## Text
_____

The show—or at least, the dress rehearsal—seems to me like chaos. The good kind of chaos, though. The kind where there’s so much going around that I don’t even know where to begin to look. It’s the kind of chaos definitive of this weekend: Spring Fling. And though Fling itself is now a one–day event on Saturday, festivities have already begun. And what better way to nap and rally through the good chaos of a weekend than by hitting up a midnight showing of an award–winning musical? The show I’m talking about is, of course, Pippin. This weekend, Quadramics Theater Co. “Q” is bringing back its annual midnight show, this time with its rendition of the 2013 Broadway revival of the 1972 musical.
Set in the medieval times under the Roman Empire, the show follows Pippin, a young, angsty prince on his search for meaning, his story narrated by a mysterious performance troupe. On the left of the stage is a full orchestra playing what sounds to me like carnival music. Actors and actresses and dancers and singers (they do it all) are performing center stage. The Leading Player, the character who leads the troupe, says—no, sings—no, uses her angelic voice to form the words—“Glory,” scaling up and down the octaves.

_____

## Extracted material
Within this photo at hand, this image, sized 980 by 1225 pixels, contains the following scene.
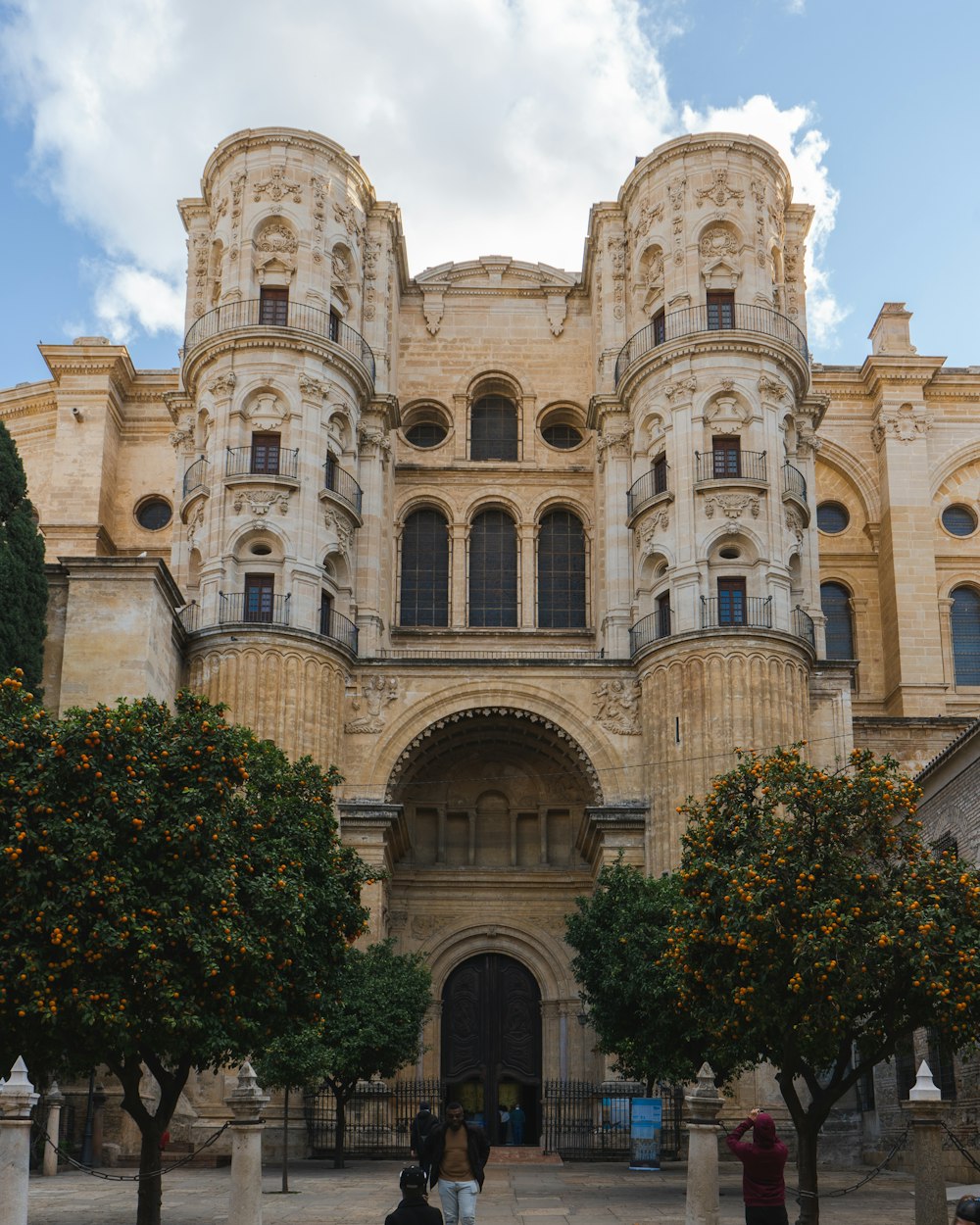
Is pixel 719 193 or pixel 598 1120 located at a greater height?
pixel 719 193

_____

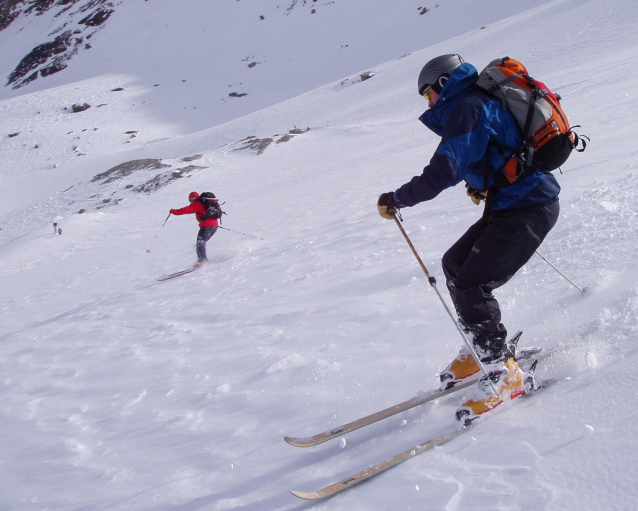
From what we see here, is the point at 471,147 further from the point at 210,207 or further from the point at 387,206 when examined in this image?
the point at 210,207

_____

## Work task 1
Answer these questions using the Pippin rehearsal piece, one line each:
(a) What is the name of the weekend event, and on which day is it now held?
(b) Which production is Q's rendition based on?
(c) What is on the left of the stage during the rehearsal?
## Work task 2
Write the next part of the Pippin rehearsal piece, picking up after its final sentence.

## Expected answer 1
(a) Spring Fling, now a one-day event on Saturday.
(b) The 2013 Broadway revival of the 1972 musical Pippin.
(c) A full orchestra playing what sounds to the writer like carnival music.

## Expected answer 2
As the lights dim, the oboe begins to tune, joined in by the rest of the orchestra. The Leading Player comes out. “Join us,” she sings. It’s an interactive show and not one that confines its interactions to the stage. Glued to my seat, I join in and am taken on a roller coaster of emotions. I smile. I laugh. I hurt. I’m normally not a theater person, but Pippin is different. It’s different in that it’s chaotically meaningful; there’s so many emotions to feel, so many things to see, and so much talent to follow, but it all comes together to make sense.
The second most impressive part of all this is that it’s entirely student–run. From the lively, upbeat music to the gray cobblestone set to the blue and yellow corset, all of it was designed by students.
To prepare for this show, all those involved—the actors/actresses, the tech and sound, and the designers—barely attend Fling themselves. But that’s not to say there’s no fun in it for them; there’s a reason they have a show at midnight Fling weekend. That one is the most fun. “Some go a little crazier. Last semester, the leads just started making out. We let them have fun with it!” says Sabina Lowitt (C ’20), producer of the show.
That’s not to say the fun of the show takes anything away from the meaning. Pippin is largely about a character finding his fulfillment, whether that means happiness or success. As I was watching it, it fed into my own constant stream of existential and identity crises. It’s a problem that many of us here at Penn struggle with. In choosing the musical, the chair of Q and director of Pippin, Shailly Pandey (C ’18), explains, “I want to go to medical school, and I just found myself putting unreasonable amounts of pressure on myself. So I was like, ‘Hey, maybe I should take a second to enjoy myself.’ And this show captures that.” But the heavy message is entangled with the accompanying song and dance, which add a much lighter mood to the show.
The show is at once beautiful and funny. If anything, let this be your one break during this weekend of debauchery.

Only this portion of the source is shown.